→ **Listing**:
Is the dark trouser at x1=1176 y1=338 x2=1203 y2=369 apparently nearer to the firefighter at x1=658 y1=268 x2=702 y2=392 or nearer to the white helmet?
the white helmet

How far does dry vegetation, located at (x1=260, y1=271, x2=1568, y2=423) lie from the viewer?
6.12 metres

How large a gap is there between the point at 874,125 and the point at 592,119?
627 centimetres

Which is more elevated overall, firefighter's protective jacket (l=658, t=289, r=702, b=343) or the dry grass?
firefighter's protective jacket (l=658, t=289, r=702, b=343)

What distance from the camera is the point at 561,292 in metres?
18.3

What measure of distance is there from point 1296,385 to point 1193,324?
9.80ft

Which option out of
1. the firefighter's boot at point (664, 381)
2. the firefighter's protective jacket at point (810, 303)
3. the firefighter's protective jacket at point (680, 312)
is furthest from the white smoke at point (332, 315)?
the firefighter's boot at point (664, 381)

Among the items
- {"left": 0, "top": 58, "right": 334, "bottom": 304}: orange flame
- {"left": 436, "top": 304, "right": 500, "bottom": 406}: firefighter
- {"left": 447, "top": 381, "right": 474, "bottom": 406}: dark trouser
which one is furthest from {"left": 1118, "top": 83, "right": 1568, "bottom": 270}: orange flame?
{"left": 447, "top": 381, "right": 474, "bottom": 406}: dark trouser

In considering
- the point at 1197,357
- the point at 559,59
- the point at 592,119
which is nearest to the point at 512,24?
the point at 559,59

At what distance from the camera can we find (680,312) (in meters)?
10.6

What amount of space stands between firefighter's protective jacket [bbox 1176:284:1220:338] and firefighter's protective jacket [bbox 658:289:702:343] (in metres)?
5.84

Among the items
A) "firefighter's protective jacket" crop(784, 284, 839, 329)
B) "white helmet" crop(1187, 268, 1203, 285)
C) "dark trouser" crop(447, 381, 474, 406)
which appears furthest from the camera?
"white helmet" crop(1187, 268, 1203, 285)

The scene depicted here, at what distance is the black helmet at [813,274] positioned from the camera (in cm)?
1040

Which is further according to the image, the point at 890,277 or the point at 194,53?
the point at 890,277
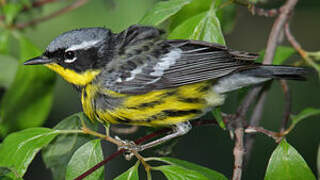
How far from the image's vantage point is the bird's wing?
10.2ft

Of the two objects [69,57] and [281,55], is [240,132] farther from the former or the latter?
[69,57]

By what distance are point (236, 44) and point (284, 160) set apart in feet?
10.0

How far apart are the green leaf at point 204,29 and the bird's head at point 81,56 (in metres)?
0.53

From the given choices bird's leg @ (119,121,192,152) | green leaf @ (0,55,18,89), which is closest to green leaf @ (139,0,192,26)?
bird's leg @ (119,121,192,152)

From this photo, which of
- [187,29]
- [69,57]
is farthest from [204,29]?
[69,57]

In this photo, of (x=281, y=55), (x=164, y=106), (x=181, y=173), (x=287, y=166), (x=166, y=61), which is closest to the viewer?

→ **Task requirements**:
Update every row above by replacing each "from the camera" with "from the lens", keeping everything else the same, and leave the pictures out.

→ **Finished exercise**:
Is the dark trouser at x1=1176 y1=338 x2=1203 y2=369 apparently nearer to the firefighter at x1=658 y1=268 x2=702 y2=392 or nearer to the white helmet?
the white helmet

How far does dry vegetation, located at (x1=260, y1=271, x2=1568, y2=423) lie from the viewer?
6.12 metres

How large a gap is there between the point at 874,125 and the point at 592,119?
627 centimetres

Which is more elevated overall, firefighter's protective jacket (l=658, t=289, r=702, b=343) or the dry grass?
firefighter's protective jacket (l=658, t=289, r=702, b=343)

What distance from the lens is the point at 561,292 in metres?
18.3

What measure of distance is there from point 1296,385 to point 1193,324?
9.80ft

Which option out of
1. the firefighter's boot at point (664, 381)
2. the firefighter's protective jacket at point (810, 303)
3. the firefighter's protective jacket at point (680, 312)
is furthest from the white smoke at point (332, 315)?
the firefighter's boot at point (664, 381)

Among the items
- {"left": 0, "top": 58, "right": 334, "bottom": 304}: orange flame
- {"left": 436, "top": 304, "right": 500, "bottom": 406}: firefighter
- {"left": 447, "top": 381, "right": 474, "bottom": 406}: dark trouser
which one is furthest from {"left": 1118, "top": 83, "right": 1568, "bottom": 270}: orange flame?
{"left": 447, "top": 381, "right": 474, "bottom": 406}: dark trouser

In considering
- the point at 1197,357
- the point at 559,59
- the point at 592,119
which is nearest to the point at 512,24?
the point at 559,59

At what distance from the lens can we find (680,312) (in meters)?
10.6

What amount of space stands between firefighter's protective jacket [bbox 1176:284:1220:338] and firefighter's protective jacket [bbox 658:289:702:343] (in metres)?
5.84

Among the items
A) "firefighter's protective jacket" crop(784, 284, 839, 329)
B) "white helmet" crop(1187, 268, 1203, 285)
C) "dark trouser" crop(447, 381, 474, 406)
which appears furthest from the lens?
"white helmet" crop(1187, 268, 1203, 285)

The scene depicted here, at what distance is the black helmet at [813,274] positioned from the lens (in cm)?
1040

Which is further according to the image, the point at 890,277 or the point at 194,53?
the point at 890,277
How far from the image's vantage point is the bird's wing?
10.2ft

Of the two objects [69,57] and [281,55], is [240,132] farther from the former or the latter?
[69,57]

By what distance are point (236, 44) and point (284, 160) set apart in feet?
10.0

How far apart are the green leaf at point 204,29 and the bird's head at point 81,56 (in metres)?
0.53

From the given choices bird's leg @ (119,121,192,152) | green leaf @ (0,55,18,89), which is closest to green leaf @ (139,0,192,26)?
bird's leg @ (119,121,192,152)

From this photo, which of
- [187,29]
- [69,57]
is farthest from [204,29]?
[69,57]

In this photo, of (x=281, y=55), (x=164, y=106), (x=181, y=173), (x=287, y=166), (x=166, y=61), which is closest to the viewer?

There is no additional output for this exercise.